Images, Politicians, and Social Media: Methodological Challenges of Investigating Visual Political Communication on Social Media
Research on politicians’ visual communication strategies on social media has flourished in the past few years (Veneti et al. 2019). This is not surprising, considering that compared with written or spoken texts, images are not only easier to recall, but can convey more specific messages as well (Grabe and Bucy, 2009). Thus, as it is argued in the blog post of Marc Jungblut & Mario Haim, and Uta Russmann as well, visuals are an essential part of political communication both in general, and specifically on social media. On social media in particular, the role of visuals is even more prominent, and they are an important element in the strategic toolkit of political actors.
However, methodological challenges of studying visuals often lead researchers to consider them as illustrations of the textual main messages, and the visual content frequently remains understudied. In our recently published study, we aimed to fill four main research gaps in the current state of literature. We did this by creating a visual coding scheme that is suitable to 1) investigate images as objects of interest on their own; 2) explore political actors’ visual personalization strategies; 3) compare visual strategies on different social media platforms; 4) investigate the effects of different images on user engagement.
Personalization is a central focus of our research, and the notion is understood here as the process in which individual politicians, rather than their parties, move to the forefront of politics. Scholars identified two dimensions of personalization (see, Van Aelst et al., 2012) While individualization refers to the fact that individual politicians appear as central actors in the political arena, the privatization dimension of personalization is understood as the larger emphasis on politicians’ personal characteristics and everyday lives.
Our results show that visual political communication is strongly personalized both on Facebook and Instagram, but the level of personalization is higher on Instagram. Further, while the individualization dimension of personalization has a strong presence on both platforms, it is more dominant on Facebook, where images are used to provide insights into candidates’ political work. On Instagram images are rather used to privatization and to highlight the “human” sides of the politicians. Considering the findings on user engagement, it can be said that personalized images are more liked on both platforms, although formal elements are more favored on Facebook. Although based on the more personal nature of Instagram we expected that privatized images will be more likely to be liked there, interestingly, they are not more popular on the visual communication-based platform.

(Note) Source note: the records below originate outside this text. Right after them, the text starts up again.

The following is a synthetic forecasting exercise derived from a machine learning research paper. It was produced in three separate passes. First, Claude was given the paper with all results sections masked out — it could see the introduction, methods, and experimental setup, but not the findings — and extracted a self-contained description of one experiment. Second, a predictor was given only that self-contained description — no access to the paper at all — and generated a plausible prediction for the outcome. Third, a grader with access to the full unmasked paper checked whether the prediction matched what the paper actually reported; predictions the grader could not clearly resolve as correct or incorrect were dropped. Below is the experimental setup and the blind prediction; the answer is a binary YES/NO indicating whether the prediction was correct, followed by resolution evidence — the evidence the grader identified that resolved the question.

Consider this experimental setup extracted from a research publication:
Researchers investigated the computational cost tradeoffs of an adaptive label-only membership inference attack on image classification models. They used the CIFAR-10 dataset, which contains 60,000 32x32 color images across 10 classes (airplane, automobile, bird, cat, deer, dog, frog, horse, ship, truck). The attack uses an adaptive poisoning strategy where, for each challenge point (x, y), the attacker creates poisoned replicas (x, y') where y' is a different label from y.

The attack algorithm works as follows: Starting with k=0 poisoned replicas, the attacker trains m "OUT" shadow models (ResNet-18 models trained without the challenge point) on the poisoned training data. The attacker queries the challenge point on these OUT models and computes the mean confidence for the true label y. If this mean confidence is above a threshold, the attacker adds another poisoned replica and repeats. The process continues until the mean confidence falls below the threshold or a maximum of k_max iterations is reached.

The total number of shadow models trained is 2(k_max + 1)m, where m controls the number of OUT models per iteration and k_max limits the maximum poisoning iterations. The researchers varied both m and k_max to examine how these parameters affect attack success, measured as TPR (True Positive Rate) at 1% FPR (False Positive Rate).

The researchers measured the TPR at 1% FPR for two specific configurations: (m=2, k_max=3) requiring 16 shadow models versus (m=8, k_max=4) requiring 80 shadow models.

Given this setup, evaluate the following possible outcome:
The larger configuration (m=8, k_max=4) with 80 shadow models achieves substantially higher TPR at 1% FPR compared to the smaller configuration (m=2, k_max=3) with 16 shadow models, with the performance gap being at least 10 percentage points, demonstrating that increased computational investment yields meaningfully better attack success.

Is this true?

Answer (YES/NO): NO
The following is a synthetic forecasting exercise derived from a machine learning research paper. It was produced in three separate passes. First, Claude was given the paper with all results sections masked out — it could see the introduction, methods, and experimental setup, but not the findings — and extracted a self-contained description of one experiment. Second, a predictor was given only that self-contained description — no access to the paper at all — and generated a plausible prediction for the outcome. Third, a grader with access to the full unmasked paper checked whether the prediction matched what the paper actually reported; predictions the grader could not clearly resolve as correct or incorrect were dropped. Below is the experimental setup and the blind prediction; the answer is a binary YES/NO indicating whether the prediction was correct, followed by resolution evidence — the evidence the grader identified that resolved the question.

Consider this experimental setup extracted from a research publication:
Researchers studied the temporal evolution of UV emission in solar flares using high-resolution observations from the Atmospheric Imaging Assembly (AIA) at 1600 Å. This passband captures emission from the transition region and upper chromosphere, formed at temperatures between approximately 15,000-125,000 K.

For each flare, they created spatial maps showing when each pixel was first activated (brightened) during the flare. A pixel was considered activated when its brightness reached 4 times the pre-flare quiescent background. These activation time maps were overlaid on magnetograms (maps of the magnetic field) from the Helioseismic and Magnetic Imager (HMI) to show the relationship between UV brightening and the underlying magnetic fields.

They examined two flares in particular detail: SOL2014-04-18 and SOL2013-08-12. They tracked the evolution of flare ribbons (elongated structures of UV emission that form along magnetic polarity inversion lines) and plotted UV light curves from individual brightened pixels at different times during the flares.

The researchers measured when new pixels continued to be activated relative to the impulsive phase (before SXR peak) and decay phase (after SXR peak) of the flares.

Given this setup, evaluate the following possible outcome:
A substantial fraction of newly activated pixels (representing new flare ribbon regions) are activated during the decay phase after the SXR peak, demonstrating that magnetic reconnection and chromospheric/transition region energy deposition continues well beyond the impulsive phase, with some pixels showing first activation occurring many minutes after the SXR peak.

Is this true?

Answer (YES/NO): NO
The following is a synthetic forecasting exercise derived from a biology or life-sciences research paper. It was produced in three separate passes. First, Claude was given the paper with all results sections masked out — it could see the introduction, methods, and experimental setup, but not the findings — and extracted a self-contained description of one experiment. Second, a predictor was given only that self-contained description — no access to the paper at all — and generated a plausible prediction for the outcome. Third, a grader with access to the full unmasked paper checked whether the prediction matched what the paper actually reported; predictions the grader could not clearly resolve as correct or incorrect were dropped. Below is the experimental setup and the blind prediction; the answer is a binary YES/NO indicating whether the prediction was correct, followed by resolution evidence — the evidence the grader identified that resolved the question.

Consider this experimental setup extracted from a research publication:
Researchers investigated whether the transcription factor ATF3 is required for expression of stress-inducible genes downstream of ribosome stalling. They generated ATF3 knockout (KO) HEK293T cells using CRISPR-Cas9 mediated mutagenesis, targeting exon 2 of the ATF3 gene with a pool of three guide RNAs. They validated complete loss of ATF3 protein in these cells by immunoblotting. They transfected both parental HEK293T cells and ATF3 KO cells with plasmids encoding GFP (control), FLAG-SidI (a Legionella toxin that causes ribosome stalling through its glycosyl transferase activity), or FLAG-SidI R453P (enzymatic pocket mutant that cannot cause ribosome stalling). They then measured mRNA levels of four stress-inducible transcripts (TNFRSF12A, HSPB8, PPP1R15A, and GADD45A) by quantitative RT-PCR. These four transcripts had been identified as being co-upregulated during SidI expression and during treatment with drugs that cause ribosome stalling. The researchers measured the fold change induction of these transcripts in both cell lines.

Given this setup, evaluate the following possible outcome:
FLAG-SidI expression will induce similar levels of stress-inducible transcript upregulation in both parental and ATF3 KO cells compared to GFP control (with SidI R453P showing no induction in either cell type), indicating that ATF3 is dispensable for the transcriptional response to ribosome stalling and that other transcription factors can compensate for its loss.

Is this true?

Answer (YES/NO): NO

The methodological challenges
The main challenge in studying visual content was to create categories that help investigate as many aspects of the image as possible, but at the same time, ensure a portable and adaptable coding scheme for a quantitative content analysis. Moreover, although the depiction of a candidate in an image seems to be an obvious sing of personalization, we aimed to move beyond and identify more nuanced and informative visual features.
Thus, first of all, we conducted an inductive qualitative visual content analysis in order to identify the most meaningful and conceptually-fitting elements. Then we removed some of the aspects which were present in some images and seemed relevant from a theoretical aspect, but didn’t appear frequently enough. Since every small details of the images can carry visual messages, it was a challenge to leave out some aspects in order to ensure a rigorous coding scheme.

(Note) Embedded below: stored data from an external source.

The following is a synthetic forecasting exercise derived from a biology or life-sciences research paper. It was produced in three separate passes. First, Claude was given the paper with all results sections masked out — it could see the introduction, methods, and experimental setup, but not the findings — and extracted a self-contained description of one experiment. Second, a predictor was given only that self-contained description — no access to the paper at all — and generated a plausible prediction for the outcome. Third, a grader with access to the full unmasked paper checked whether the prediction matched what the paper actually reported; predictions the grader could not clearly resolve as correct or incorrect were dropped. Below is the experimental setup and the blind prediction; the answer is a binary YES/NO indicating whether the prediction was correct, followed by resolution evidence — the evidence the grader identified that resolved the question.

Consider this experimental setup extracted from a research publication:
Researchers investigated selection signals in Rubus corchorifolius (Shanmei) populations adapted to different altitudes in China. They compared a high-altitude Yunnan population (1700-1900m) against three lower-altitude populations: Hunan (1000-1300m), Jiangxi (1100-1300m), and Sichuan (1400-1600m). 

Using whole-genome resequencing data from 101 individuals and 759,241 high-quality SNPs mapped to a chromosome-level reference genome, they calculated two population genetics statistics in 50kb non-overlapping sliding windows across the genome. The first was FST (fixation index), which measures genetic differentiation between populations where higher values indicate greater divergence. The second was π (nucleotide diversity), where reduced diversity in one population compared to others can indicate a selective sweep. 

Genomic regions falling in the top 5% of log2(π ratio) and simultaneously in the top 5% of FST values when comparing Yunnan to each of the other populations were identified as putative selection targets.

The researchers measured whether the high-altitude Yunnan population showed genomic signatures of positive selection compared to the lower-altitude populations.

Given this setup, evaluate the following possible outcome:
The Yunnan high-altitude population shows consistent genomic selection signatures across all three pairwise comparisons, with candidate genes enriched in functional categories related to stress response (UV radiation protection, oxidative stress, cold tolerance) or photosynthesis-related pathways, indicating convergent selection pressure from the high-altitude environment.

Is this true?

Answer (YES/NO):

As a next step, the visual elements had to be connected to the literature that is mostly concerned with the verbal expression of personalization, both in the case of individualization and privatization. Even though our brain processes visual messages quickly, “reading” and identifying these messages was also challenging. Consequently, we grouped the visual features into formal and informal dimensions that we considered further on as visual expression of individualization and privatization. We argued that formal visual elements such as official context, campaign scenes or official clothing relate to the individualization dimension focusing on the political work of the particular candidates. On the other hand, informal visual elements such as selfies, popular cultural objects, private context or casual clothing are associated with the privatization dimension concentrating on the personal aspects of politicians.
In addition to the characteristics of personalization, important indicators of visual political communication, such as the type and the sentiment of the images, were also part of our investigation. Although these categories cannot be connected neither to individualization nor privatization, they tell us how the candidates intended to address the public. Thus, the general visual characteristics were used as control variables in the models.
To ensure that even the smallest details are counted, we decided to manually code the images. Hence, the next demanding task was the deductive quantitative visual content analysis, and training undergraduate coders. Compared to textual data, visuals may allow more space for subjective judgments. Consequently, in order to ensure reliability, each post was coded by three independent coders, and we accept only those codes that were recorded by at least two coders.
To sum up, there is no easy way to investigate visuals by quantitative content analysis. As we have shown, however, it is not impossible. Considering the prominent role of visual content in social media communication, it is worth tackling these challenges.